## begin Source text

Welcome to the easiest way to create onboarding and activation experiences.
Say hi to BentoAI →
Resources /

Put your intuitions to the (split) test

Emily Wang
5 min read

A common belief I’ve come across is that A/B testing is the lifeblood of growth teams. While that’s often true for Consumer Growth teams, it’s rarely true in B2B. Why?

For starters, sample sizes are really small, especially when you want to run a mid-funnel test (i.e. post sign-up, when users are in your product).

Second, most tests can’t be split by user – they need to be split by account (aka by customer) which further reduces the number of samples. 

Yet the world of Growth requires experimentation. It’s hard to objectively know what kind of pattern catches a user’s attention. What motivates them? How many steps (let alone which) is right to promote?

So, in B2B SaaS, we have to think differently about what constitutes an “experiment”, how to design effective ones, and how to know when to “call it”. 

Bento’s mission is to empower B2B SaaS companies with everboarding in a way that is personalized, visually native, and can keep “humans in the loop” (i.e. CS). To do so, you have to be able to iterate rapidly. Now, we’re making that even easier with the ability to run Split Tests directly in Bento. 

Setting up a split test in Bento is simple and intuitive.

We keep it simple: 

  • Split by companies, not users. 
  • Split audiences evenly
  • We track engagement and completion and yes, you can port all your data to Amplitude (or data tool of choice) to run fancy analyses.

## end Source text

**Exercise requirements:**
a. Decide whether each statement agrees with the article on split testing in B2B SaaS. Answer yes or no for each, and quote the words of the article that decide it. (i) The article holds that A/B testing is rarely the lifeblood of growth teams in B2B. (ii) Bento splits its tests by individual users. (iii) Data from a Bento split test can be moved to Amplitude.
b. Carry on the article about split testing in B2B SaaS, starting after its final bullet point.

## begin Provided information

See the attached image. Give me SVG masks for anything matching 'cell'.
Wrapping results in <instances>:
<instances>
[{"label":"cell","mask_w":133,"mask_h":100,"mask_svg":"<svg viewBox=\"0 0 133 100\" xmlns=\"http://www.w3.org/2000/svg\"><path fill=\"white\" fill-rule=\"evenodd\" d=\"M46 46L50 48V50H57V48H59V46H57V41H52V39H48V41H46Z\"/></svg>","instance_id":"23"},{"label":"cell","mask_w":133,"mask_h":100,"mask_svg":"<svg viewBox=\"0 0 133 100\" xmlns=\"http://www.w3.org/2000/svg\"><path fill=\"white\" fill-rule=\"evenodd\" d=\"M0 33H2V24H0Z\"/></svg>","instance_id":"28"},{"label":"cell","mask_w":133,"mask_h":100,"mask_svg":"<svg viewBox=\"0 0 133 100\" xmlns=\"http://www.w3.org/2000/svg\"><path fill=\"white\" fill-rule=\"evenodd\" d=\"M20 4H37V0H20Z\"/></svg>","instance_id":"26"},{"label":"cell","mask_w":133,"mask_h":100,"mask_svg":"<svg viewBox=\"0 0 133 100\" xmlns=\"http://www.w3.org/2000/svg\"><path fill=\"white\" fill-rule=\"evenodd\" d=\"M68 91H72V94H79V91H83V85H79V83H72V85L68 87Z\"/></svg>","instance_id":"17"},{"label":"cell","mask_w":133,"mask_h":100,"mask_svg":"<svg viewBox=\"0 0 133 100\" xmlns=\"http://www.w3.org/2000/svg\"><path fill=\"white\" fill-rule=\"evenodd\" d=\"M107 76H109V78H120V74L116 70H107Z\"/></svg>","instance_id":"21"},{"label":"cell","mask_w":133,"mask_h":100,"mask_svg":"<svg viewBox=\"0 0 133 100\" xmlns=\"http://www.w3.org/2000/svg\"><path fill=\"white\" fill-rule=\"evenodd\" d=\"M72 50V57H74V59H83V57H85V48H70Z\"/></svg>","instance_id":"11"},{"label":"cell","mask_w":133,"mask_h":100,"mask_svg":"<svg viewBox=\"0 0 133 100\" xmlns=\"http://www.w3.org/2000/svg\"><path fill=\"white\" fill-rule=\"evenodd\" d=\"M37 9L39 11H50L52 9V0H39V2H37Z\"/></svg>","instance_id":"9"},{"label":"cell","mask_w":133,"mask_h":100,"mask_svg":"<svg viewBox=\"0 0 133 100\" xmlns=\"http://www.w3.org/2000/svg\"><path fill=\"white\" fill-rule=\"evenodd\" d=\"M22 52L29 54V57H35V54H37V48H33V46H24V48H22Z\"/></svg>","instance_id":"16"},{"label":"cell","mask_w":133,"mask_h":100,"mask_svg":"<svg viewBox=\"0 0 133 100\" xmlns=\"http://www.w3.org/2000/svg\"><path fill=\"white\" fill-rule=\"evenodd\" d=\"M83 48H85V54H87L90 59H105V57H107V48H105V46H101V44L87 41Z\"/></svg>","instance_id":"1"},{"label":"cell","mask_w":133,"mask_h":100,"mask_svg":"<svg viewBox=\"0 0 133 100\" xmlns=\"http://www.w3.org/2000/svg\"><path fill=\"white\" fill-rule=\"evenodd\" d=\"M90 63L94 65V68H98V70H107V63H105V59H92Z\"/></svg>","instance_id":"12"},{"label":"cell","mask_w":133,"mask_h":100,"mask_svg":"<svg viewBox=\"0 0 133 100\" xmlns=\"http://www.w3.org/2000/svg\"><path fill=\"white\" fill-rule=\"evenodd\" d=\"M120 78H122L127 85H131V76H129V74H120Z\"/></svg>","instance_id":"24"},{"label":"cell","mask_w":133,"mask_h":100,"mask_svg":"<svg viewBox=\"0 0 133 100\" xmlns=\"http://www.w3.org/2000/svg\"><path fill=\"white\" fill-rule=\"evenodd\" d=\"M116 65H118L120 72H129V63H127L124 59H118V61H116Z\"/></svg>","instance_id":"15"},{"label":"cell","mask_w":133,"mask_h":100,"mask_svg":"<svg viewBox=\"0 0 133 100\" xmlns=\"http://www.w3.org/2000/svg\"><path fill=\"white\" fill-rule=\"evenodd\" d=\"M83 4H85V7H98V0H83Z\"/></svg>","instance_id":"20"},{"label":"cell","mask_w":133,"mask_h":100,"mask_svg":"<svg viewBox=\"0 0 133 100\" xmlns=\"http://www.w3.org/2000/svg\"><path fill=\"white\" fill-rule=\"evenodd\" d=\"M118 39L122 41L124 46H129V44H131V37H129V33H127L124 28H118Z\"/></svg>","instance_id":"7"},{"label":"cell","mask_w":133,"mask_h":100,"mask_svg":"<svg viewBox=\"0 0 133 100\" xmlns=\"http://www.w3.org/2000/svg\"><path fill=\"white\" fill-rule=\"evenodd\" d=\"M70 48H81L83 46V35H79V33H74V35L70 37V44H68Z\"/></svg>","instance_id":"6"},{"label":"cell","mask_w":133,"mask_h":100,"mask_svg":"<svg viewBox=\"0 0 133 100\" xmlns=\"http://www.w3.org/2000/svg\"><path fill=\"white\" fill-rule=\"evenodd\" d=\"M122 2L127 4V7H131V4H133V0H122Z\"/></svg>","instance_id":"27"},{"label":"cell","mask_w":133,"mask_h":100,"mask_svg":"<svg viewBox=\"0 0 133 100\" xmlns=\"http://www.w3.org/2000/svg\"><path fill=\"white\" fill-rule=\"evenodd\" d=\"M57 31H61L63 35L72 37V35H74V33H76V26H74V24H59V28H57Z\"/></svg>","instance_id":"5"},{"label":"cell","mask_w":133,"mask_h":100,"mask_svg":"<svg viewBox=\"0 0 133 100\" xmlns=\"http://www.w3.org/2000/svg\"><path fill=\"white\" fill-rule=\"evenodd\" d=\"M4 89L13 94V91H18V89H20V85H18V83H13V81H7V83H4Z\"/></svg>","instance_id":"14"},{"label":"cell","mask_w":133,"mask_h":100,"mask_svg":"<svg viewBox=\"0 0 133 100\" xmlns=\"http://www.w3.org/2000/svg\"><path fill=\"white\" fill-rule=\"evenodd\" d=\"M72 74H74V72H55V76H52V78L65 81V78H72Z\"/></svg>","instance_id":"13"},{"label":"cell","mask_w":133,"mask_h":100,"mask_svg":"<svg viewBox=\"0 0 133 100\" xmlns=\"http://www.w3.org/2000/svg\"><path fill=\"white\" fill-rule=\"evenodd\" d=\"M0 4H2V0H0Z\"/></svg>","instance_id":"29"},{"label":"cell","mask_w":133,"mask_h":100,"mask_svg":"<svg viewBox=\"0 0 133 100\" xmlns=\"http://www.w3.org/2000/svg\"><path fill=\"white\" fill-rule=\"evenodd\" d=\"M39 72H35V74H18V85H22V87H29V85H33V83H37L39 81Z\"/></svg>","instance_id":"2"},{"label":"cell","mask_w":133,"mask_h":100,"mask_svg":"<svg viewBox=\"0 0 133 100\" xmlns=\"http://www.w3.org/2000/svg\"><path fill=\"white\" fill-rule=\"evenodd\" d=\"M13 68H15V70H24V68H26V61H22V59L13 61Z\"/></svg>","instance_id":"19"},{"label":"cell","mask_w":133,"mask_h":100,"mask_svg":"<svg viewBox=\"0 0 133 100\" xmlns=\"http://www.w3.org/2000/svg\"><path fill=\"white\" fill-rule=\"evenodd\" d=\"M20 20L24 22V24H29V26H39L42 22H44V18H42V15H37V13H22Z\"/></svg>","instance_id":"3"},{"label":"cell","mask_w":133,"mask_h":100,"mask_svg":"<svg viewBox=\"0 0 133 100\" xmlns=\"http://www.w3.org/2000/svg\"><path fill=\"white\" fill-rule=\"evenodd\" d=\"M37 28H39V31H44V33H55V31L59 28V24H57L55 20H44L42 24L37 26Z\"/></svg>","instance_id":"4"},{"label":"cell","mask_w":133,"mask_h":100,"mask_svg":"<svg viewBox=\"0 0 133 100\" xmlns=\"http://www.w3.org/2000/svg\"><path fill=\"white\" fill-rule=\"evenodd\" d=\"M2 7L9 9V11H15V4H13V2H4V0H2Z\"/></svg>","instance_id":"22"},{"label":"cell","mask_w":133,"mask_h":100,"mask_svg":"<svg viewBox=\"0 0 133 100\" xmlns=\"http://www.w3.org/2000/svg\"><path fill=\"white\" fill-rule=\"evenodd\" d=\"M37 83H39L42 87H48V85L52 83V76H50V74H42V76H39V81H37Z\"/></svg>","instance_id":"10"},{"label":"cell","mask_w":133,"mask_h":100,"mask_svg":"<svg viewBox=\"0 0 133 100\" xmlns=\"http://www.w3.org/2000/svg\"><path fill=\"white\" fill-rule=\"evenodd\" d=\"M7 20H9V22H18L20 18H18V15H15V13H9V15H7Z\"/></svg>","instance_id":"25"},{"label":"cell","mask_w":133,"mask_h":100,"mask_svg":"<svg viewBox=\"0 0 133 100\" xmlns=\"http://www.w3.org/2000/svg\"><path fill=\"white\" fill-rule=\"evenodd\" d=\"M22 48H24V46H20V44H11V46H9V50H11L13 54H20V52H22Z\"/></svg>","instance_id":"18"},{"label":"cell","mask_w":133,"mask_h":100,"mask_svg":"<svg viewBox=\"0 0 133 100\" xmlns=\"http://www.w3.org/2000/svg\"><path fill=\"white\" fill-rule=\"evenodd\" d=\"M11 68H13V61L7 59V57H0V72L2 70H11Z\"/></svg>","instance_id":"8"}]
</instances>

## end Provided information

**Expected results:**
a.
(i) Yes: "it’s rarely true in B2B."
(ii) No: "Split by companies, not users."
(iii) Yes: "you can port all your data to Amplitude (or data tool of choice) to run fancy analyses."

b.
Read on to learn more about the types of tests you could run, how to build great ones, and what to look for in a winning test.

3 most common types of onboarding split tests

“Hold out” vs treatment test

By default, a split test in Bento creates a “control” group that receives no guide experience. This is the most classic way to understand the impact of creating an activation experience. Basically, does it work better than doing nothing?

How to create this test:

  • This is the easiest! Simply set “no guide” as your control group and launch your guide or flow to the other 50%


  • In consumer, losing a few (hundred) users to a bad experience gets lost in the wash. In B2B SaaS? That might be an entire month's worth of new users! So be careful about creating a truly bad "control" experience.
  • Is the “holdout” a real holdout? For example, if you launch an in-product onboarding checklist with no Support or Success, the control cannot be “white-glove success”. A good control is to have no onboarding and no Support or Success

Content (aka which steps and how many)

Ask a PM what a customer should do to get value, and you’ll often get back 5-10 features. Ask CS and you’ll get a different set of tasks.

In reality the “right steps” vary by customer, use-case, and user. But in general we find onboarding experiences too long and too overwhelming.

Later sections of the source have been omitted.